REPUBLIKA.CO.ID, WELLINGTON — Manusia terikat dengan lumba-lumba dalam banyak hal menarik. Sayangnya, ketertarikan manusia pada mamalia laut cerdas itu justru menempatkan mereka pada risiko serius.
Dilansir dari New York Post, pejabat Selandia Baru mengeluarkan kebijakan yang melarang layanan pariwisata berenang dengan lumba-lumba. Berdasarkan data Departemen Konservasi Selandia Baru, keberadaan populasi lumba-lumba hidung botol mengalami penurunan sebesar 66 persen di wilayah Teluk Kepulauan, di lepas pantai timur negara itu.
Bahkan, masih berdasarkan data yang sama, ada peningkatan angka kematian anak lumba-lumba sebesar 65 persen. Dalam kondisi itu, hanya ada 19 lumba-lumba hidung botol yang secara teratur mengunjungi wilayah tersebut sekarang.
Otoritas lingkungan telah menghentikan semua operasional renang turis dengan lumba-lumba di wilayah itu selama tiga tahun. Bahkan, mereka juga membatasi wisata perahu untuk menonton lumba-lumba, yakni hanya saat pagi dan sore hari, dalam waktu 20 menit per perjalanan.

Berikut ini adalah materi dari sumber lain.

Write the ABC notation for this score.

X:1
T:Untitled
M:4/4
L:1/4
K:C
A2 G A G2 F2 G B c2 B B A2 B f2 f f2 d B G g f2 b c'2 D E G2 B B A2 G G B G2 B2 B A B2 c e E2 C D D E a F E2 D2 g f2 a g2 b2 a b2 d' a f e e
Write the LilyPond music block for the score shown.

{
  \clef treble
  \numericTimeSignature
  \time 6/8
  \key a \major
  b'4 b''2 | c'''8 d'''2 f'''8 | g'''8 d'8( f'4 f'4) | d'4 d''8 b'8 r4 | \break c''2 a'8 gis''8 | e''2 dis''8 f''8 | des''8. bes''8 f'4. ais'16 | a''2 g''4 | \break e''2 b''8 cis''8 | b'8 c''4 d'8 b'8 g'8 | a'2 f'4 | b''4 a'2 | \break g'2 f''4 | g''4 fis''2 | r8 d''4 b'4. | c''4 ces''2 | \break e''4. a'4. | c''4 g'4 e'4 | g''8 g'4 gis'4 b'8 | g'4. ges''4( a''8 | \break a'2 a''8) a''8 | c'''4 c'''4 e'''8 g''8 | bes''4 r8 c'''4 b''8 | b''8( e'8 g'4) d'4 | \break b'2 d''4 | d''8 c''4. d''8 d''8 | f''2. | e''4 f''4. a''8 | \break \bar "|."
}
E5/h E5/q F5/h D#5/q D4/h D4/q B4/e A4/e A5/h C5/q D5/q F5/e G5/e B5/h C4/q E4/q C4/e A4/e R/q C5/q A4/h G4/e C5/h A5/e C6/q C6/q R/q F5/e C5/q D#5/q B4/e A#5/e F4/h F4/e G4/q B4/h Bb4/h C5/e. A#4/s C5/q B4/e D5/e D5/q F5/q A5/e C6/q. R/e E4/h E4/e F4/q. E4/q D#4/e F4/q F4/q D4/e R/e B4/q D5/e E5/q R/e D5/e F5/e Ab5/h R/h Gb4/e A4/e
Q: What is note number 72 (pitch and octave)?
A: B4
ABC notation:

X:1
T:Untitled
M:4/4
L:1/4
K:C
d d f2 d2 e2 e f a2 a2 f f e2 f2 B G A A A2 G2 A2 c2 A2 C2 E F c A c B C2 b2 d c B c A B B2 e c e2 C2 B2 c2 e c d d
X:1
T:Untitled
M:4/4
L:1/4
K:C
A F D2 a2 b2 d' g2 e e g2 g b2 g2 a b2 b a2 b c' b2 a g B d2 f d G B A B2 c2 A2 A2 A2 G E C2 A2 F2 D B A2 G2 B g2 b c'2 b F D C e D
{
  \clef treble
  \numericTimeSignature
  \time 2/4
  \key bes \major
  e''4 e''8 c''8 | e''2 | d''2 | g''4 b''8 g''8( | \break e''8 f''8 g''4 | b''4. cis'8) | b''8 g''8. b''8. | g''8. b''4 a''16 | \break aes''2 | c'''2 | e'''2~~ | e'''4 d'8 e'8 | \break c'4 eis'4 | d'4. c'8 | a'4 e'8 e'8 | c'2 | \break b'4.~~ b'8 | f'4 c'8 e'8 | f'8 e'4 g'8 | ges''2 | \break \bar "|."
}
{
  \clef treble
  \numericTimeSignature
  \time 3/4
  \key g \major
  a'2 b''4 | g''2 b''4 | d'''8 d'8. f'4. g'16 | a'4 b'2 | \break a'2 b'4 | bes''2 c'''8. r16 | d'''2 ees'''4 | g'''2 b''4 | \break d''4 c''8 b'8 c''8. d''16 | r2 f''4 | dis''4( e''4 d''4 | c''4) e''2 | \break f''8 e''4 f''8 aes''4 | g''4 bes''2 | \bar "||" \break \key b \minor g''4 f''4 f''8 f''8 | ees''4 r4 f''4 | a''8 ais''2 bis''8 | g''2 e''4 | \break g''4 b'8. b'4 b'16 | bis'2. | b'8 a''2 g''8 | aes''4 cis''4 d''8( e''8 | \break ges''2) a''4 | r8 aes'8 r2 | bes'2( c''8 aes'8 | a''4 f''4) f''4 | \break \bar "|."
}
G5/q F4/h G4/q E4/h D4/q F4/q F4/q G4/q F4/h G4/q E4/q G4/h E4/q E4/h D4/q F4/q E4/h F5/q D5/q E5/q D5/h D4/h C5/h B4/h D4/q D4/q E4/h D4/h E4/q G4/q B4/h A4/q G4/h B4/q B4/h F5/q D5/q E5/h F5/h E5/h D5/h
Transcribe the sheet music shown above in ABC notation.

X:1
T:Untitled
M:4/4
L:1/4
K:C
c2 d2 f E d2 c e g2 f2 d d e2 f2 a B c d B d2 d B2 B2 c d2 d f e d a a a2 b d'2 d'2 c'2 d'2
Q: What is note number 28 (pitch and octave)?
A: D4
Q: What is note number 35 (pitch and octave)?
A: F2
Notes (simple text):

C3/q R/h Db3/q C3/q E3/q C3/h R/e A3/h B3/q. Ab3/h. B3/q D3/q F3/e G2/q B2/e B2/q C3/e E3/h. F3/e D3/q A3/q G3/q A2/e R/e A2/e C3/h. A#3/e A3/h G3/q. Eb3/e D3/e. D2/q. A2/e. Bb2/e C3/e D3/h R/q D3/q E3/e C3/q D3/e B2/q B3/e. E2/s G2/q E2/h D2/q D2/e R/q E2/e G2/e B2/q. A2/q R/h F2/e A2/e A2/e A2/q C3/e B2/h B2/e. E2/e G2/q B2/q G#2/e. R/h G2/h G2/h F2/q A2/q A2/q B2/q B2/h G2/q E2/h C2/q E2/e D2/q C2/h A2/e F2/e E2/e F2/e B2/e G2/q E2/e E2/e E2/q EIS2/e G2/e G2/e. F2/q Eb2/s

“Penelitian menunjukkan interaksi dengan lumba-lumba hidung botol memiliki dampak yang signifikan pada populasi yang beristirahat dan perilaku makan, orang-orang terlalu mencintai lumba-lumba,” kata seorang juru bicara Otoritas Lingkungan.
Namun, pelestari lingkungan tidak merinci ihwal bagaimana perlakuan yang disebut terlalu mencintai lumba-lumba. Pernyataan pelestari lingkungan menunjukkan bahwa keberadaan manusia dapat menakuti lumba-lumba dari pulau-pulau, serta mengganggu aktivitas alami mereka.
Karena peraturan baru ini hanya mencakup pariwisata komersial, pemerintah juga mempertimbangkan untuk mengubah Teluk Kepulauan menjadi tempat perlindungan mamalia laut untuk juga mencegah kapal pribadi mengganggu beberapa lumba-lumba yang tersisa.
“Populasi lumba-lumba hidung botol Teluk, hanya bisa dilindungi jika semua orang memainkan peran mereka,” tulis pernyataan itu.
Selandia Baru bukan satu-satunya pusat wisata yang menekan aktivitas renang dengan lumba-lumba. Hawaii juga telah mempertimbangkan rencana melarang praktik tersebut, karena kekhawatiran akan populasi lumba-lumba pemintal yang langka. Aktivitas wisata mengganggu pola kawin lumba-lumba itu.